-- start Given data --

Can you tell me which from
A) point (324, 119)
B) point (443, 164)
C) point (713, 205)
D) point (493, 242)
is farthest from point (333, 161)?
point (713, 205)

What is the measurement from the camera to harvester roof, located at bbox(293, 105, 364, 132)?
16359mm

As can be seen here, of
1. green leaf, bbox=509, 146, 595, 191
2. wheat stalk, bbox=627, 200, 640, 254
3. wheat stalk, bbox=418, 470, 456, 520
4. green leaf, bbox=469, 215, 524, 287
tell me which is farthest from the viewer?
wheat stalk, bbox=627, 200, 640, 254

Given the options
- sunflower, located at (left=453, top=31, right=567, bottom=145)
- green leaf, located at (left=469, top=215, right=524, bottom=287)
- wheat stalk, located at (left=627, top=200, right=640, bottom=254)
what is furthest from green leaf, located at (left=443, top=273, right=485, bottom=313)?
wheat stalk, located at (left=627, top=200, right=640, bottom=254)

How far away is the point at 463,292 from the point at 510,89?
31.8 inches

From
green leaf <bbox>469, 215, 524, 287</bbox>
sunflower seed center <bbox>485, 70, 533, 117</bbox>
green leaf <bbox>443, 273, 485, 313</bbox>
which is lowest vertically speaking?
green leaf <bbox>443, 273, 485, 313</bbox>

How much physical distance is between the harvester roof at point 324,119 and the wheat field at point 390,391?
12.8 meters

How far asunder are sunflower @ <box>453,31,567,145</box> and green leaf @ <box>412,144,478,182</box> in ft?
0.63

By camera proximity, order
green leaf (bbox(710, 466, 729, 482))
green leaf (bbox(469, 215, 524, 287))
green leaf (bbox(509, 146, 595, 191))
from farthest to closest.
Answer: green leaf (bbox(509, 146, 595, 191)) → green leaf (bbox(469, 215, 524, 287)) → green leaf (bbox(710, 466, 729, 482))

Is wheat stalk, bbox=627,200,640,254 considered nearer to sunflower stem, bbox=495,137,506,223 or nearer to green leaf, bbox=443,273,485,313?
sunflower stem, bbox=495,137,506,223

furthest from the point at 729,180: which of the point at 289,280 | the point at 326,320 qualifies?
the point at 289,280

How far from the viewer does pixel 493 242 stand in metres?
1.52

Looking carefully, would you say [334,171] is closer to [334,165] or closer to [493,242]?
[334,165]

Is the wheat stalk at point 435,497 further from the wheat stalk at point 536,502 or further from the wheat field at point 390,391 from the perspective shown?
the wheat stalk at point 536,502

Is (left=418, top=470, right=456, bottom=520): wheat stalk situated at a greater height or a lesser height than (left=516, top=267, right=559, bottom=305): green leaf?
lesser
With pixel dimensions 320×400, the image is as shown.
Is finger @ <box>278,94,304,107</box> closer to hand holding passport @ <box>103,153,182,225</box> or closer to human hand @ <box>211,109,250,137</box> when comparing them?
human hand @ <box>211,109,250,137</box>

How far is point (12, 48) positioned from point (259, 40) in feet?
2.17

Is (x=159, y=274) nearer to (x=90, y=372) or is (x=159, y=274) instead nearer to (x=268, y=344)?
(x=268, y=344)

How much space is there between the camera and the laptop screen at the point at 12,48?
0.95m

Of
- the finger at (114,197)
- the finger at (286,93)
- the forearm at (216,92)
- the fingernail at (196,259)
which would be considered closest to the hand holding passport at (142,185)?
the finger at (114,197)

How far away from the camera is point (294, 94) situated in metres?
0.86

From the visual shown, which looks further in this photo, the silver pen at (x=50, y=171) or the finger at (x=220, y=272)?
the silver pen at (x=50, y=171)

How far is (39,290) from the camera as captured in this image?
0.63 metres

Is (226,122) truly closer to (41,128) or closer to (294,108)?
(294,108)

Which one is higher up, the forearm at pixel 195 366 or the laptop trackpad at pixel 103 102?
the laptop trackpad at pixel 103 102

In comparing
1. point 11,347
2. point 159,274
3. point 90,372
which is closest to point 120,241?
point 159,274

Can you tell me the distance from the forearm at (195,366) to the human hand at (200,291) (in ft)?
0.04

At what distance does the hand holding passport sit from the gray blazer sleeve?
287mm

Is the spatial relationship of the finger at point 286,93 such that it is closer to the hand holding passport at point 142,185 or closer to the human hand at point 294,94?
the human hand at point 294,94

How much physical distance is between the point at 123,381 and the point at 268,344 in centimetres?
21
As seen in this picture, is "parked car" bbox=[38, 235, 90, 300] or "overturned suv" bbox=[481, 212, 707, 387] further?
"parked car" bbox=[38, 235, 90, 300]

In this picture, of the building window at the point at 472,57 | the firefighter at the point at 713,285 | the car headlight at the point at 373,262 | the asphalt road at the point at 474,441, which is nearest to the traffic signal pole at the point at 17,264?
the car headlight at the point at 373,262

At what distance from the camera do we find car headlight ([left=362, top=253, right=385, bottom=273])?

-- end Given data --

▶ [Objective] Copy out the lines word for word, starting at the line containing "In comparing" and continuing through the last line.

▶ [Final result]
In comparing
1. point 11,347
2. point 159,274
3. point 90,372
which is closest to point 120,241?
point 159,274

Can you tell me the distance from the forearm at (195,366) to the human hand at (200,291) (in ft)?
0.04

At what distance does the hand holding passport sit from the gray blazer sleeve?
287mm

Is the spatial relationship of the finger at point 286,93 such that it is closer to the hand holding passport at point 142,185 or closer to the human hand at point 294,94?
the human hand at point 294,94

How much physical distance is between the point at 123,381 and the point at 268,344 in centimetres?
21
As seen in this picture, is "parked car" bbox=[38, 235, 90, 300] or "overturned suv" bbox=[481, 212, 707, 387] further?
"parked car" bbox=[38, 235, 90, 300]

In this picture, of the building window at the point at 472,57 | the firefighter at the point at 713,285 | the car headlight at the point at 373,262 | the asphalt road at the point at 474,441, which is nearest to the traffic signal pole at the point at 17,264?
the car headlight at the point at 373,262

At what distance from the camera do we find car headlight ([left=362, top=253, right=385, bottom=273])?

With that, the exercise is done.